Оля, в свою очередь, бродя по дому в поисках очередной утраты, вздыхая, причитала:
– Рассеянность, мальчики, бич нашей семьи – бойтесь ее и будьте настороже: память, она, как жизнь, текуча, ох как текуча.
Генриетта из рассеянности и недотепства своего и ведать не ведала, что такое хозяйственная экономия: могла повторно купить одну и ту же вещь, тут же забывая, что она уже у нее имеется, и только помня твердо свою заботу, когда ее не было: как это и было с четырьмя мясорубками, одна из которых так и осталась лежать невостребованная, вся в патине, у Оли в кухонном шкафчике…
Потому основным хозяйством на досуге – чтоб только не развалилось – занимался Иосиф. Генриетта отвечала лишь за стряпню и уборку, да и то прибегая к помощи кухарки (хотя держать прислугу было не особенно-то и по средствам).
У нее напрочь вылетали из головы и рецепты, и способы; могла забыть запастись мацой на Пасху и за праздниками не уследить; да и того хуже – была запросто способна с веником в руках пробродить как во сне день напролет по дому в неглиже, как была встав с постели – медленно и отрешенно: непонятно, то ли заглядывая во все потолочные закоулки и бестолково припоминая, как – со стороны ручки или метелки – следует правильно снимать паутину, – и потом уж и забыв, что именно сделать хотела: просто думая о чем-то, восхитительно далеком и бесценном, что ей сейчас столь же явственно и доступно, сколь и невспоминаемо после…

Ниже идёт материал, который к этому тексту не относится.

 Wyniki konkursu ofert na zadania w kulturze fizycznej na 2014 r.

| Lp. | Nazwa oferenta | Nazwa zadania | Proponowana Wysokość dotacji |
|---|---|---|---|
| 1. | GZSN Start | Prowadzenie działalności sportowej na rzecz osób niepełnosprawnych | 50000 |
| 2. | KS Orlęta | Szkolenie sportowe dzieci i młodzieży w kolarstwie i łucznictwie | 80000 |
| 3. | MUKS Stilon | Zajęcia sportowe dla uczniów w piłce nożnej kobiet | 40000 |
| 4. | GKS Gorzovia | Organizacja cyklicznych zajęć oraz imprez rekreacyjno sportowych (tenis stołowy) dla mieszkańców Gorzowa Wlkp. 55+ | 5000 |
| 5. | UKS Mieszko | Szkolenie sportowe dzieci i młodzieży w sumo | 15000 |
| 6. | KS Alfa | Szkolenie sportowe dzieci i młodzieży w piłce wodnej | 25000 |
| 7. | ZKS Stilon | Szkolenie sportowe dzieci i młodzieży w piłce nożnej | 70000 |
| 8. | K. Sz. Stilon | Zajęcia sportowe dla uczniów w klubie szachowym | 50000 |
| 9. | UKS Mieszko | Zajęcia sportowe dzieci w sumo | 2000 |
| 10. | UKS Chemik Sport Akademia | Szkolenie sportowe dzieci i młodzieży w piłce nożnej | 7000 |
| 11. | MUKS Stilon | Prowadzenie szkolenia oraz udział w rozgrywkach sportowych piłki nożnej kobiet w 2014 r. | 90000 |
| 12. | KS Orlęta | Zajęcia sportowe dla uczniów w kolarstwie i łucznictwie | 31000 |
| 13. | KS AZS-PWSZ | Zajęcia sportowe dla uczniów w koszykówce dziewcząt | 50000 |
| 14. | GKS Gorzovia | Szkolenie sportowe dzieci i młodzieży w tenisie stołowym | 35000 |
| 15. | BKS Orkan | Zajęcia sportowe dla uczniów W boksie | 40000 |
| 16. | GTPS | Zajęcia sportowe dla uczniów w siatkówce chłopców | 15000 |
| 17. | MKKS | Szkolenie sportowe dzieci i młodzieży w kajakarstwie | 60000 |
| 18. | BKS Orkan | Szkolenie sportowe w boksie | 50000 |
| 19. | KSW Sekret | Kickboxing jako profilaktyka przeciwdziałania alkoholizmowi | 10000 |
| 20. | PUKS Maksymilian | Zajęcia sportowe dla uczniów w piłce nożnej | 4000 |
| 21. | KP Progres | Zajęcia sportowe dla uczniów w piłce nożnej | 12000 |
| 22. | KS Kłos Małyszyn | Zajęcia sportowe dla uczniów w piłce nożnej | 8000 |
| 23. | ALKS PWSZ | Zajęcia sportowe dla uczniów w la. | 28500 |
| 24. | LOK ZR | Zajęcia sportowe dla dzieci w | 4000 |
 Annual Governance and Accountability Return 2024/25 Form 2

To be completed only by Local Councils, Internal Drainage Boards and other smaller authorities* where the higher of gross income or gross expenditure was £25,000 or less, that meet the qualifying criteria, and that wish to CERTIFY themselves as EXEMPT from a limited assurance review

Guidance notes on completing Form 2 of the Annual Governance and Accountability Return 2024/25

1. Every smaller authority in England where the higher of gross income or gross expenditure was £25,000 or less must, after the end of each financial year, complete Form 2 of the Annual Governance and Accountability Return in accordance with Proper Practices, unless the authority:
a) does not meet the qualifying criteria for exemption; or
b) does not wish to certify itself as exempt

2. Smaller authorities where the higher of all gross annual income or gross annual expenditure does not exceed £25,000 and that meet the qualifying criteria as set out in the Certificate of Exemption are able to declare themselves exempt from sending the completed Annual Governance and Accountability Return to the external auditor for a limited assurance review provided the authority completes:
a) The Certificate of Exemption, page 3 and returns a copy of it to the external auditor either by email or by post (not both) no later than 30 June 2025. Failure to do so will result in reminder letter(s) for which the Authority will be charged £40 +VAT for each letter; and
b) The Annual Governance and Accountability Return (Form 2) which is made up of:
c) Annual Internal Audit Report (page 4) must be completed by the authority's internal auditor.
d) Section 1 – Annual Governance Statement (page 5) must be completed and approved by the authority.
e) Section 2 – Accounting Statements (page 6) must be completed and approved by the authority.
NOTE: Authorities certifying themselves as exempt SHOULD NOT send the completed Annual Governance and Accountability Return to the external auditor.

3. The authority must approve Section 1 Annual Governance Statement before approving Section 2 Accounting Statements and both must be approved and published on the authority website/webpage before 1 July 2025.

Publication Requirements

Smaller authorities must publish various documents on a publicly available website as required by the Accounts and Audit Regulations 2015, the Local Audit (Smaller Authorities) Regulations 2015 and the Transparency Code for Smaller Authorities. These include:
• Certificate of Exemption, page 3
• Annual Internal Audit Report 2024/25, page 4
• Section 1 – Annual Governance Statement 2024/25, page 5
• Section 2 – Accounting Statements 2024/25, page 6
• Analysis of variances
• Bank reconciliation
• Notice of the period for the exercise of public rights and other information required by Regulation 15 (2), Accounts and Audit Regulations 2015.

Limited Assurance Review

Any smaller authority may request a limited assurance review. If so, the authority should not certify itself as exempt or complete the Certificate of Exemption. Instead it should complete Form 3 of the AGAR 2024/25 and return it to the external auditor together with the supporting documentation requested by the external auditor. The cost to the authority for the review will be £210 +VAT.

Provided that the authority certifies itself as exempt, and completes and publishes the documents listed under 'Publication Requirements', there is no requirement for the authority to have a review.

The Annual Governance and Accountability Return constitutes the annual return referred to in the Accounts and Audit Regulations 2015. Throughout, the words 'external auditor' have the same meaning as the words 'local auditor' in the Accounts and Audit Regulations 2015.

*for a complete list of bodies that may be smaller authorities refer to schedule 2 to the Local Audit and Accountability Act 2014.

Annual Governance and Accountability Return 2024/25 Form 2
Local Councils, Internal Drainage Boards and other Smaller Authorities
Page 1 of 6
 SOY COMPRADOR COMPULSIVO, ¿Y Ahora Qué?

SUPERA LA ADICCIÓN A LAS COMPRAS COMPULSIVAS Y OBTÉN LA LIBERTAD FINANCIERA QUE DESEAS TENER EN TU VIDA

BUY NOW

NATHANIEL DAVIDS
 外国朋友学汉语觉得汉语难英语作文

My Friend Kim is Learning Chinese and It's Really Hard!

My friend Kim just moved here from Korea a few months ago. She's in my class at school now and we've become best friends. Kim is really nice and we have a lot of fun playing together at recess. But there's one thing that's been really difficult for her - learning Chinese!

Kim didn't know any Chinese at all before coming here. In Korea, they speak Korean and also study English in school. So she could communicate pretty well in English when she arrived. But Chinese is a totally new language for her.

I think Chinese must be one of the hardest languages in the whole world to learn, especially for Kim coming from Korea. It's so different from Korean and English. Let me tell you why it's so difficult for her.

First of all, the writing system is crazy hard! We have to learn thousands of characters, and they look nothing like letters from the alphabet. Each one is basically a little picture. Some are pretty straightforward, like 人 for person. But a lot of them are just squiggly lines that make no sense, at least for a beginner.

Иосиф, застав ее в таком состоянии, молча садился у порога и после, когда наконец приходила от его присутствия в себя, расспрашивал пристрастно, нервно, мучаясь. Оля искренне что-то припоминала – с трудом и бессвязно, будто разматывала ход сложного, долгого сна, – и никак, никак невозможно было понять, почему она ничего внятного, чем занималась весь день неодетая, не способна ответить. Он холодел, и снова спрашивал, и делал про себя разные предположения, отчаянно размышляя, что это измена, – и веник ему свидетельствовал, что был взят ею впопыхах – сделать вид в оправдание.